# Krait Processor



## MoodMuzik (Jun 20, 2011)

So with all the Nexus Prime rumors that have been surfacing in the past days, and months, I've been doing some research on the rumored hardware.. general consensus of all the rumors is that it will be powered by a Quallcomm Krait Processor which is apparently leagues ahead of what they are using on the EVO 3D and Sensation.

http://internalcomputer.com/qualcomm-introducing-the-latest-krait-processor-with-2-5ghz-speed-to-welcoming-snapdragon-family-quad-core-chips.computer



> Qualcomm recently announce a series of information about the processor that will be present in future generations in the family line Snapdragon. The fastest processor from Qualcomm will be present with a
> speed up to 2.5GHz per core with the APQ8064 chip, codenamed Krait.
> Krait will come with 150 percent faster performance and consuming more power efficient, only about 65 percent than the ARM. The plan of this processor will come with a choice of single, dual-to quad-core as
> Adreno series GPU which is able to present four cores and integrated 3D LTE modem.
> ...


As you can see in the quote/link I provided it says that the Krait processor is capable of 2.5 GHz per core and I've seen this on many other websites.

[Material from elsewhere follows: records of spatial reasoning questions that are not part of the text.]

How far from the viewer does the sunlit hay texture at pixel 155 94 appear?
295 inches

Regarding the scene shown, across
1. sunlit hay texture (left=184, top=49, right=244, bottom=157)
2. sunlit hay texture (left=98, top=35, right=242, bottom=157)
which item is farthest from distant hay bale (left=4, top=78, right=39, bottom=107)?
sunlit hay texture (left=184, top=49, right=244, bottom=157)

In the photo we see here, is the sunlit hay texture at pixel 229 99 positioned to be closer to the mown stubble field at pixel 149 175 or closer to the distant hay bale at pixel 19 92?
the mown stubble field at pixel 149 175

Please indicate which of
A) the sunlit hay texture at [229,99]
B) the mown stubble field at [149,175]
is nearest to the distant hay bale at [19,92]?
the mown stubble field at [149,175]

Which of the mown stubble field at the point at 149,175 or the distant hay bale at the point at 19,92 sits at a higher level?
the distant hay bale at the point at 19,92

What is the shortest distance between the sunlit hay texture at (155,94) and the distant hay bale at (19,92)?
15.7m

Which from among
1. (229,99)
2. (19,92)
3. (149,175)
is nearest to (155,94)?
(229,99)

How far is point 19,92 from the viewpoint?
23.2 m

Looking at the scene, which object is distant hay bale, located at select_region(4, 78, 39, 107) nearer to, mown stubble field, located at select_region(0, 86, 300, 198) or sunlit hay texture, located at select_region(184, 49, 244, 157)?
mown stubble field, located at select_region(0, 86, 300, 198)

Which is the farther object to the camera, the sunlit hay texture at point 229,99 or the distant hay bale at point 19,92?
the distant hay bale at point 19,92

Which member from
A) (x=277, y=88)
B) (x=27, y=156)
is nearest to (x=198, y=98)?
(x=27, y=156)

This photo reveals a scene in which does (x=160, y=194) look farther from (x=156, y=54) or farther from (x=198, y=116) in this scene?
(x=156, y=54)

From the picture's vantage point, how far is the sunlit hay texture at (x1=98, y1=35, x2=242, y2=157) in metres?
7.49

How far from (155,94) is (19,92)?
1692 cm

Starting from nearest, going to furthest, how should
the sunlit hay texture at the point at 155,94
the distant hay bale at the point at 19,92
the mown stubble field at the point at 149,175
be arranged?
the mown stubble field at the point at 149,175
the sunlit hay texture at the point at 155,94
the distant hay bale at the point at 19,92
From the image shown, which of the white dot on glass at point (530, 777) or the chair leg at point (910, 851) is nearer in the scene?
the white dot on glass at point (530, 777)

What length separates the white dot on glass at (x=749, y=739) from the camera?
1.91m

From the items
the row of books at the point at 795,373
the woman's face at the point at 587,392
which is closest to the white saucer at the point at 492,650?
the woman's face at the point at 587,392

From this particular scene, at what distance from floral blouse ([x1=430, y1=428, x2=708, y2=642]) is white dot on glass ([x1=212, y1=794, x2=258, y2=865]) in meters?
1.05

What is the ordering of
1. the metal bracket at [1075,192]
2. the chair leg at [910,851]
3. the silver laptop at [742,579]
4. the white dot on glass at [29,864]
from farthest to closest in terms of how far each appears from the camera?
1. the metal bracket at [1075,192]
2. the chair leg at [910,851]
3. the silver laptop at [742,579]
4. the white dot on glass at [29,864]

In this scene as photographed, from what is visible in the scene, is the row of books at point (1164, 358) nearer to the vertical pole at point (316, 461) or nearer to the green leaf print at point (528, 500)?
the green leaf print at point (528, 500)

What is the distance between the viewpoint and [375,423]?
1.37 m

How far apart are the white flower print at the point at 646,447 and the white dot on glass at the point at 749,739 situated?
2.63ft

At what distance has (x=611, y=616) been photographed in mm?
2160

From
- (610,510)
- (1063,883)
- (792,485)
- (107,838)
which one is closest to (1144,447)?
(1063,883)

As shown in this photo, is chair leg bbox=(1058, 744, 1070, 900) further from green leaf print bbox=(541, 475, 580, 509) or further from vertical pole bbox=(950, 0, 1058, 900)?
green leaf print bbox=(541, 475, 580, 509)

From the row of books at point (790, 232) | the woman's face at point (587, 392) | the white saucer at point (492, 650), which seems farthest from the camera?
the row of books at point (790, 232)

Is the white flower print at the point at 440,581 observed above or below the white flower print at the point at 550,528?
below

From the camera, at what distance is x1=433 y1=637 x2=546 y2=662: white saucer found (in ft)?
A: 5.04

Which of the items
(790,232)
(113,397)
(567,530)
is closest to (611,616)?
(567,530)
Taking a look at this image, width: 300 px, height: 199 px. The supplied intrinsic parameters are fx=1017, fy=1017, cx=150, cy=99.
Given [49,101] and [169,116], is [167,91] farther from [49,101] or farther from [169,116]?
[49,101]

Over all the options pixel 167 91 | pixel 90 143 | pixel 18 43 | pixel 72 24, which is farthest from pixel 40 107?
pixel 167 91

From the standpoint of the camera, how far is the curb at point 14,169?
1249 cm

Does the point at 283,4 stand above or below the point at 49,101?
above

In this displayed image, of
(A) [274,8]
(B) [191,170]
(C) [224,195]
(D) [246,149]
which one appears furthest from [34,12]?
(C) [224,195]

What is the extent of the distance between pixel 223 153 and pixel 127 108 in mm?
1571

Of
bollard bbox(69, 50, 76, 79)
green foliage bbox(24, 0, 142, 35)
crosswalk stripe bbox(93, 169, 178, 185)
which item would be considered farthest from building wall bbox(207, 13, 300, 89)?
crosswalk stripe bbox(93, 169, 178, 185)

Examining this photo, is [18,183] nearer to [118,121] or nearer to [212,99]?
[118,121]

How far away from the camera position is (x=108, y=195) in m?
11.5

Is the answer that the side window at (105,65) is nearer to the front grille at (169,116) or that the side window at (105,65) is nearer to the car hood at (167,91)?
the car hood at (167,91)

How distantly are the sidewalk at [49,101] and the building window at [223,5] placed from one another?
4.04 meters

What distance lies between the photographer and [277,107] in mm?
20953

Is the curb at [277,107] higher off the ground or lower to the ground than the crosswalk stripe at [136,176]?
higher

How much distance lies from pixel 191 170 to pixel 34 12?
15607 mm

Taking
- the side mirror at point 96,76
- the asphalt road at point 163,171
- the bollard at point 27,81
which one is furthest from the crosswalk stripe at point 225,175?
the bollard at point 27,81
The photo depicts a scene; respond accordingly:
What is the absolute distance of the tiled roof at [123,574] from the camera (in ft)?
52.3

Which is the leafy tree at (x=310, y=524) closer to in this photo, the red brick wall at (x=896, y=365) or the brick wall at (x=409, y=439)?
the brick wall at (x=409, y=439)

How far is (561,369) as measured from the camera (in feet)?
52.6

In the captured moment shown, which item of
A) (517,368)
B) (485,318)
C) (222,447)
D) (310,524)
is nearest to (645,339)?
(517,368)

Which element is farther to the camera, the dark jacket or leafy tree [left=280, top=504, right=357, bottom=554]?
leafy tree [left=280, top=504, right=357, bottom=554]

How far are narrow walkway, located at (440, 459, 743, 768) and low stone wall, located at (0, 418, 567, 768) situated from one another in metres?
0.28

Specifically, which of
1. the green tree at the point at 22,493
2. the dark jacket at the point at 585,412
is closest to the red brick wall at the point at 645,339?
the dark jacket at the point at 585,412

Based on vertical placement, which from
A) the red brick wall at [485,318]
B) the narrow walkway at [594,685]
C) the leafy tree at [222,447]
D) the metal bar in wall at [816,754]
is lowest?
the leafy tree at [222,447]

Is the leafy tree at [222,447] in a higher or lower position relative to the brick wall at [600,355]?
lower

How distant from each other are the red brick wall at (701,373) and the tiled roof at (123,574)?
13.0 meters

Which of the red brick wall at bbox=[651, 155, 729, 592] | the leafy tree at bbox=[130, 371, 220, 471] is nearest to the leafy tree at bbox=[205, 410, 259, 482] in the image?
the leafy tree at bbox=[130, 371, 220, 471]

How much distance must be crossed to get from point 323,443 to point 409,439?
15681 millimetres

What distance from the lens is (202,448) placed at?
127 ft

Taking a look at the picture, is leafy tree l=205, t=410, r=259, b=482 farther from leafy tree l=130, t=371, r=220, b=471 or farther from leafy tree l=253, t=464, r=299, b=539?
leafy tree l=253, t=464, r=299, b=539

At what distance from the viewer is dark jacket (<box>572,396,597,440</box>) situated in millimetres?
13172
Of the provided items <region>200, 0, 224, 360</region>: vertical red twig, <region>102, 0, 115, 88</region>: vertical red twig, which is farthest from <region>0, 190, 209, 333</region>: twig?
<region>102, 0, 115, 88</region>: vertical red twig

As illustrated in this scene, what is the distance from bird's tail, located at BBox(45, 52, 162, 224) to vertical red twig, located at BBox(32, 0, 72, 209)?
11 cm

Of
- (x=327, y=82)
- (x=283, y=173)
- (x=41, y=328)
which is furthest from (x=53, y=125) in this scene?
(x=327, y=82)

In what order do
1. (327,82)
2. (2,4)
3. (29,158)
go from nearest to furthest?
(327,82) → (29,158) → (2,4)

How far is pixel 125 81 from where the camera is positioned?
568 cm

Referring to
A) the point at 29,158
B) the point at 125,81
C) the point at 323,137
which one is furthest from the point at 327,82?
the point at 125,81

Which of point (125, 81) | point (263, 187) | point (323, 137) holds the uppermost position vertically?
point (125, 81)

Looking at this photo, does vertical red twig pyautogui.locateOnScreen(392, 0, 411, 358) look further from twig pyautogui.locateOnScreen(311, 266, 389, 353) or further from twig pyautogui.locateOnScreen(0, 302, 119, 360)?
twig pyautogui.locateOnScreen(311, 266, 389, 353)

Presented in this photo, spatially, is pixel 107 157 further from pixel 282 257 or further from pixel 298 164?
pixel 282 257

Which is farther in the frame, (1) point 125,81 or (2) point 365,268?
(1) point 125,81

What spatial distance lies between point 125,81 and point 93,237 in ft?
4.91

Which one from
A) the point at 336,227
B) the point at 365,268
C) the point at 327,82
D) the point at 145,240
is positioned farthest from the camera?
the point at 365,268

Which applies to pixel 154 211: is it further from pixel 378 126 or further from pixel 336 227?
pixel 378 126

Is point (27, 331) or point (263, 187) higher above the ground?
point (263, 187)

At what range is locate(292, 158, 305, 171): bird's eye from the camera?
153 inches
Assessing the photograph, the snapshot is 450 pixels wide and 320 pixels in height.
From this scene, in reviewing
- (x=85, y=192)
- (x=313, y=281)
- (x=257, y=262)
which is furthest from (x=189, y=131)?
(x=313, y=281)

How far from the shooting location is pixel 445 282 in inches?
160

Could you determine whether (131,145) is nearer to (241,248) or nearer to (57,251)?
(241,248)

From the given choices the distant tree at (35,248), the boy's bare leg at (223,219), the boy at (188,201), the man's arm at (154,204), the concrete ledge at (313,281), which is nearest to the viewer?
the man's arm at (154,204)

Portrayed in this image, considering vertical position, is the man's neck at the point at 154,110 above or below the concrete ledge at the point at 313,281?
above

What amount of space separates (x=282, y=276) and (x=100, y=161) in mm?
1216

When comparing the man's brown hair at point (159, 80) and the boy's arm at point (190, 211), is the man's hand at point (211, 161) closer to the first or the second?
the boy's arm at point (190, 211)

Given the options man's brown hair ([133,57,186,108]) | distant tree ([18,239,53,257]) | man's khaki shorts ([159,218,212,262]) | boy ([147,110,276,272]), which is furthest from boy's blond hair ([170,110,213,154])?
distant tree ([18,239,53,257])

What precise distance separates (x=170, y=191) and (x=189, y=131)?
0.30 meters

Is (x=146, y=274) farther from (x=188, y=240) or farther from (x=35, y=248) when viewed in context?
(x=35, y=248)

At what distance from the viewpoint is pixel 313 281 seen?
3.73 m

What confuses me is that all of the Nexus Prime rumors have it running at either a 1.2 or 1.5 GHz Dual Core. I'm well aware that processors are often underclocked to improve battery life on devices but to undeclock it 1GHz or more seems insane to me.

I'm also pretty sure that Google would like to outdo the iPhone5 and also set the standard for 2012 Android devices so when choosing a processor they would choose the best available so I basically have three questions that I'd welcome anybody to share there answers.

A) Will the Prime ship with a Krait Processor that is severely underclocked?

B) Will Google elect to use a different version of the Krait Processor that is not capable of running at 2.5 GHz?

C) Least likely of all, will the Prime ship with a dual-core 2.5GHz Krait Processor?


----------



## Jaxidian (Jun 6, 2011)

A couple things...

The Thunderbolt's CPU fairly easily overclocks from 1GHz to 1.92GHz. So a phone with a CPU that can handle an extra 1GHz isn't incredibly unthinkable.

Just because that generation of CPU will go up to 2.5GHz doesn't mean the first models will be capable of that.


----------



## MoodMuzik (Jun 20, 2011)

Yep plus I wrote all of this up and totally forgot that according to the latest rumors they are going with a TI processor anyway


----------